Stability of conductance oscillations in monatomic sodium wires

TL;DR

This study investigates the stability of conductance oscillations in monatomic sodium wires, revealing that odd-numbered wires maintain stable conductance near the quantum unit, while even-numbered wires are more sensitive to structural variations.

Contribution

The paper provides a first-principles analysis of conductance oscillations in sodium wires, demonstrating the robustness of odd-numbered wires and the sensitivity of even-numbered wires to geometric changes.

Findings

Odd-numbered wires have conductance close to G0 and are stable.

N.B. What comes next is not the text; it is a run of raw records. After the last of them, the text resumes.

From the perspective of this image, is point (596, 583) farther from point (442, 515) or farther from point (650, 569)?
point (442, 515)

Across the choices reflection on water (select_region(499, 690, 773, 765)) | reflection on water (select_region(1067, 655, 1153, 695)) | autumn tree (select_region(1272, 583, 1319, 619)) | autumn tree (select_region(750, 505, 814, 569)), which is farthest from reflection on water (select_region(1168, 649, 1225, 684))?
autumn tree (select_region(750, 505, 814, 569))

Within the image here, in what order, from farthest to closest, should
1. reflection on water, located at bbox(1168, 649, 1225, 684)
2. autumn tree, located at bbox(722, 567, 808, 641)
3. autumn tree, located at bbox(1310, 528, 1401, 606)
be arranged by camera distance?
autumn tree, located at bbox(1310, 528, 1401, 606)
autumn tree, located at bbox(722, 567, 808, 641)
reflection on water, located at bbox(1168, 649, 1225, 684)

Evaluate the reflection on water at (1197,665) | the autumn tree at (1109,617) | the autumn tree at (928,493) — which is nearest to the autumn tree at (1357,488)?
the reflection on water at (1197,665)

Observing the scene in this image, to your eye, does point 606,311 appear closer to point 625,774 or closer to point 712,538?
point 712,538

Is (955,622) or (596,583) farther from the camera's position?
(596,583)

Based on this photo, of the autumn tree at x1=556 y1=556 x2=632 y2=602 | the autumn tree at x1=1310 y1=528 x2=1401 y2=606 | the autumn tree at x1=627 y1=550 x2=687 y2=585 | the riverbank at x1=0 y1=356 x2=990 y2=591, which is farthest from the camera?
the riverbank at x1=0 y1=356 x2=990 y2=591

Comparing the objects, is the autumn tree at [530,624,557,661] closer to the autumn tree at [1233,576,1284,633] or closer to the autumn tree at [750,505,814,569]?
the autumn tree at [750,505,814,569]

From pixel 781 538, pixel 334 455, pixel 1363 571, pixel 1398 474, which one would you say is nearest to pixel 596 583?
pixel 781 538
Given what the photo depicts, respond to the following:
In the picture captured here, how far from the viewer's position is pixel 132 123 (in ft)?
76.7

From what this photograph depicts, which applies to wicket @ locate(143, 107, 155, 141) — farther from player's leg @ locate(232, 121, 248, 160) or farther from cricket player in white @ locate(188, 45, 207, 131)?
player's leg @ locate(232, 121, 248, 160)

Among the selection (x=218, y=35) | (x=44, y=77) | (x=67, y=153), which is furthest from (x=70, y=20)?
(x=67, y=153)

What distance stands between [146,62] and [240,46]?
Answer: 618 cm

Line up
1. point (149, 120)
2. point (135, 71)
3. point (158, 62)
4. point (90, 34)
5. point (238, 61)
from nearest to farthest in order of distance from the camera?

Even-numbered wires exhibit lower, more variable conductance.

Conductance oscillations depend on resonance conditions and wire geometry.

Abstract

We study the stability of conductance oscillations in monatomic sodium wires with respect to structural variations. The geometry, the electronic structure and the electronic potential of sodium wires suspended between two sodium electrodes are obtained from self-consistent density functional theory calculations. The conductance is calculated within the framework of the Landauer-B\"utttiker formalism, using the mode-matching technique as formulated recently in a real-space finite-difference scheme [Phys. Rev. B \textbf{70}, 195402 (2004)]. We find a regular even-odd conductance oscillation as a function of the wire length, where wires comprising an odd number of atoms have a conductance close to the quantum unit $G_0=e^2/\pi\hbar$, and even-numbered wires have a lower conductance. The conductance of odd-numbered wires is stable with respect to geometry changes in the wire or in the contacts between the wire and the electrodes; the conductance of even-numbered wires is more sensitive. Geometry changes affect the spacing and widths of the wire resonances. In the case of odd-numbered wires the transmission is on-resonance, and hardly affected by the resonance shapes, whereas for even-numbered wires the transmission is off-resonance and sensitive to the resonance shapes. Predicting the amplitude of the conductance oscillation requires a first-principles calculation based upon a realistic structure of the wire and the leads. A simple tight-binding model is introduced to clarify these results.